Por Aouda Frog
Ya no había
más, ni el llanto era posible. Las llamas todo se lo habían llevado. Arrasaron
la totalidad de los seres, consumieron enteras las tristezas y desesperaciones.
Aquel malvado desapareció dejando cenizas a la espalda. Groud, en ese mar ceniciento, hincado, sumía su rostro en las palmas de las manos. Si se atrevía a
echar un vistazo vería los huesos calcinados de su gente. “Su gente”. Desde el
día en que partió ya no era parte de ellos. Pero eran amados: su hermana, su
abuela, todos estaban en lo más profundo de su conciencia. Todos dolían en su
corazón con un peso insoportable.
Sólo el odio
podía mantenerlo. Un fiero sentimiento hacia aquel ser de fuego, destructor de
todo lo bueno sin otro propósito que la confusión misma. “Si no lo mato me ahogaré”,
cruzó por su pensamiento. Entonces sintió en su cintura que unos brazos lo
rodeaban. Era una pequeña que se había logrado salvar.
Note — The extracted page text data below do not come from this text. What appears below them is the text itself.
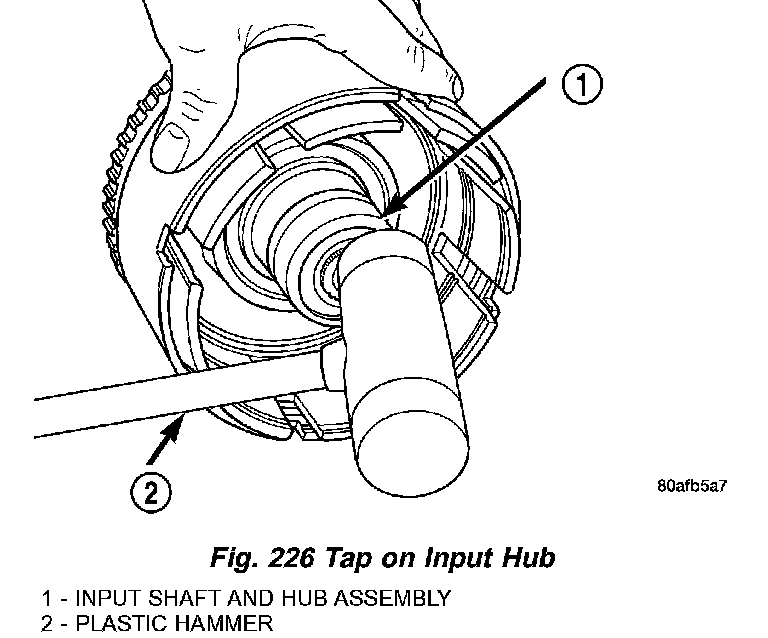 1

2

80afb5a7

Fig. 226 Tap on Input Hub

1 - INPUT SHAFT AND HUB ASSEMBLY
2 - PLASTIC HAMMER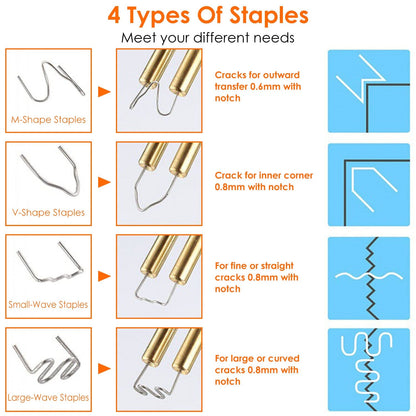 4 Types Of Staples

Meet your different needs

M-Shape Staples

Cracks for outward transfer 0.6mm with notch

V-Shape Staples

Crack for inner corner 0.8mm with notch

Small-Wave Staples

For fine or straight cracks 0.8mm with notch

Large-Wave Staples

For large or curved cracks 0.8mm with notch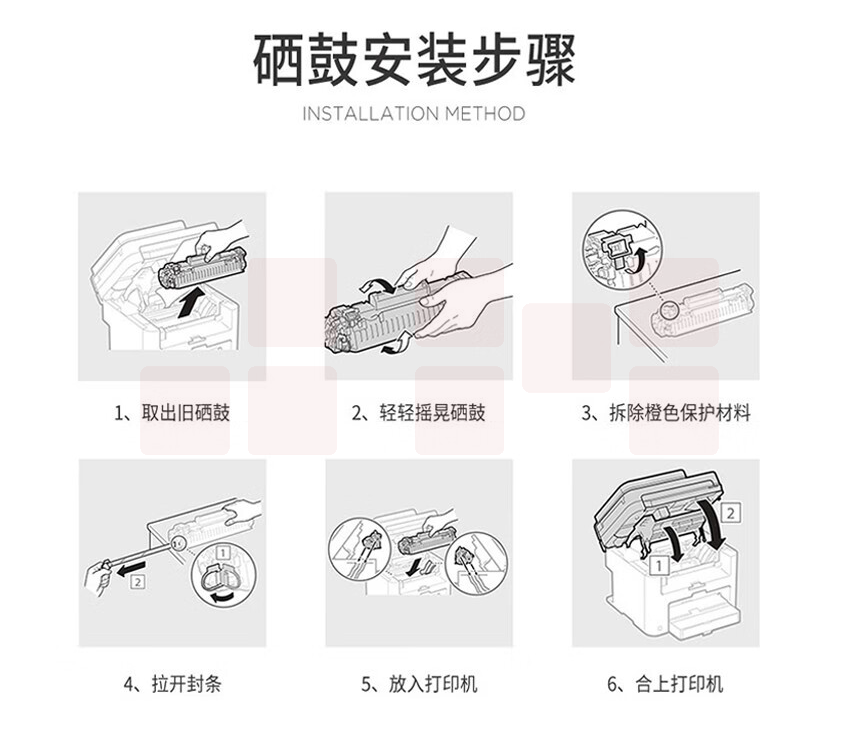 硒鼓安装步骤

INSTALLATION METHOD

1、取出旧硒鼓

2、轻轻摇晃硒鼓

3、拆除橙色保护材料

1

2

4、拉开封条

5、放入打印机

2

1

6、合上打印机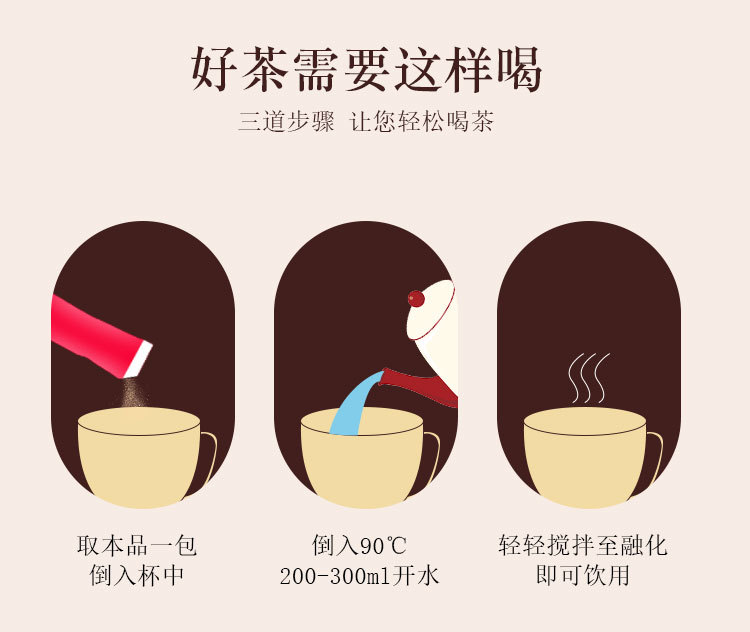 好茶需要这样喝

三道步骤 让您轻松喝茶

取本品一包
倒入杯中

倒入90℃
200-300ml开水

轻轻搅拌至融化
即可饮用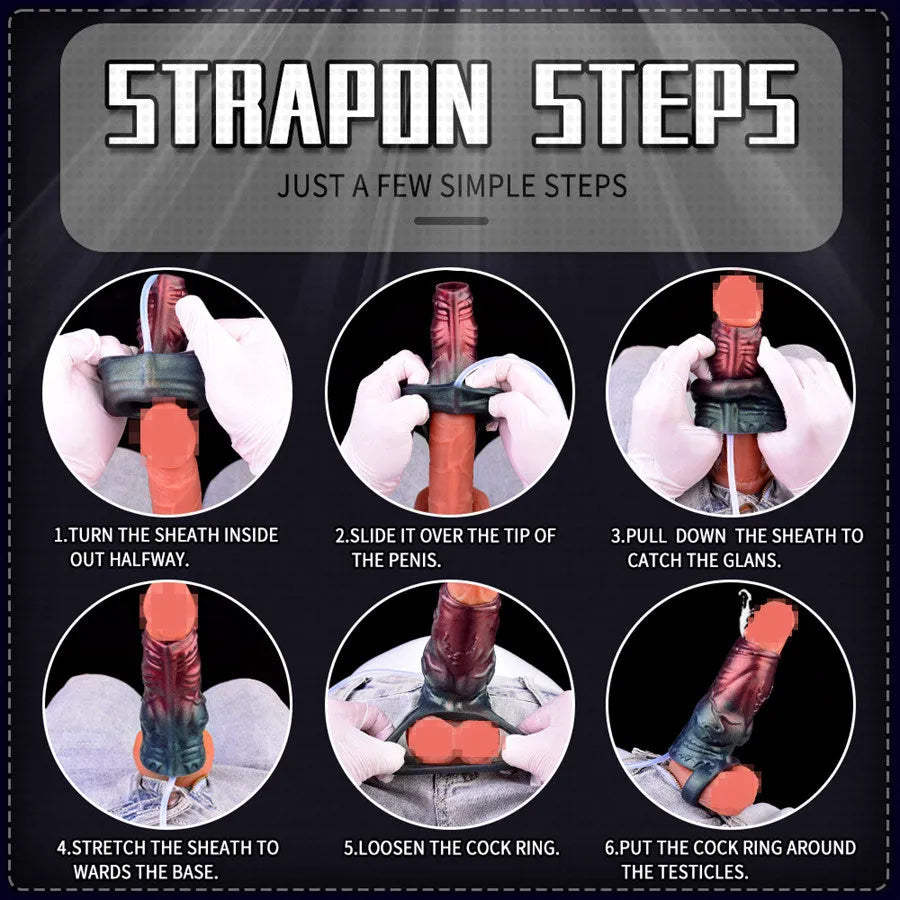 STRAPON STEPS

JUST A FEW SIMPLE STEPS

1.TURN THE SHEATH INSIDE OUT HALFWAY.

2.SLIDE IT OVER THE TIP OF THE PENIS.

3.PULL DOWN THE SHEATH TO CATCH THE GLANS.

4.STRETCH THE SHEATH TO WARDS THE BASE.

5.LOOSEN THE COCK RING.

6.PUT THE COCK RING AROUND THE TESTICLES.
Cinco años tendría.
–¿Qué es lo
que quieres?
Ella lo
miraba y se abrazaba a su cuerpo. “¿Qué debo hacer?”. Groud la abrazó al
ponerse de pie, y al dejar de estar sentado, no pudo evitar ver los esqueletos
de los árboles, sombríos y muertos, de ramajes ásperos, todos ellos como la
tumba de un pueblo entero.
–Debimos
morir con ellos… yo debí morir aquí. ¿Qué nos espera?
Los esperaba
un tumulto de espíritus malignos, los rastros del iniciador del incendio.
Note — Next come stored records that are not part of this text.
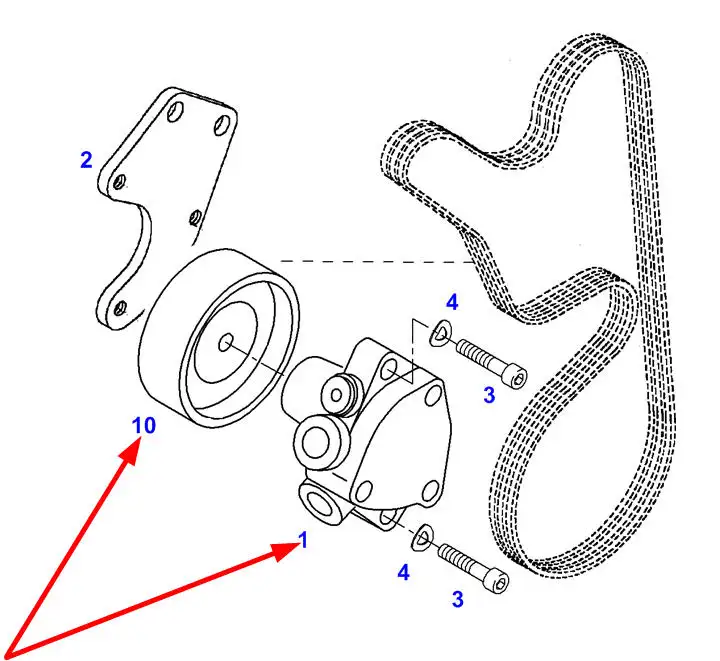 2
4
3
10
1
4
3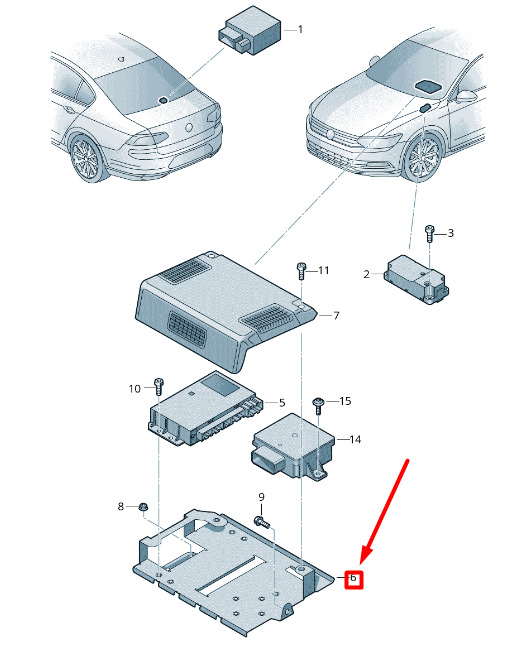 1
3
2
11
7
10
5
15
14
8
9
6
Dondequiera que parara éste demonio de fuego, unas criaturas encendidas surgían para
terminar con todo. Rodearon a Groud y alzaron en torno a él sus monstruosos
brazos.
–¡La
montaña, hermanito!
De un brinco
Groud saltó la cerca que formaban los brazos de las animadas llamas. No se
detuvo, fue directo a las faldas de la montaña. Saltaba de árbol en árbol
quebrándoles las ramas. Los animales encendidos arrasaban con la tierra misma.
Tocaban el manto de Groud, no dejaban de acariciarlo. Su cabello, sus zapatos,
casi fueron consumidos, mas Groud logró ir siempre un paso adelante. Al llegar
a la montaña, lo más arduo fue subir.
Hechizó sus
pies, ya sin calzas, y pudo ascender. Un paso tras otro dejando atrás barrancos
y precipicios. Sin voltearse, sin pensar, tan solo un paso después del otro. No
descansó, aun cuando los animales se hubieron consumido entre las vestiduras
incorruptibles de la montaña. No paró hasta llegar a la aldea de los
montañeses.
De rodillas
entró en la primera choza y calló, sin más, con la niña en brazos.
Los
montañeses los rodearon. Tomaron a la niña desmayada y la recostaron en un
lecho. Todos reconocieron a Groud, así que lloraron por su alma llena de culpas.
Sabían que por dentro del desdichado fluían ríos de dolor. Manaban sus lágrimas a lo más
profundo de su centro.
Cuando
despertó miró en torno con sus grandes ojos. Los rostros amigos de los
montañeses lo tranquilizaron. Se hallaba en calma pero el dolor ya nunca
cesaría. Ya no había sueños ni ilusiones, ni la venganza tenía propósito, pero
ahora un asunto oscuro lo llamaba. Se iría al Infierno al morir, pero se llevaría al
ser malvado con él. Allí los dos lucharían por siempre, tal vez.
Una mañana
se le vio mirando el horizonte enrojecido. Maldijo al espíritu de fuego, y al
hacerlo, condenó su propia alma: la ató para siempre con la de su enemigo y marchó para
buscarlo sin decirle a nadie adiós. Voló como en los viejos tiempos y los
habitantes de la montaña lo perdieron de vista tras las nubes.
Una niña del
bosque crecería como hija de las rocas, el fin de los guardianes de la
primavera, el pueblo de los búhos cuyo espíritu pereció convirtiéndose en
cenizas.
Al
mirar a Groud luchar, cualquiera entenderá que hay una enfermedad en su espíritu de la que jamás podrá curarse.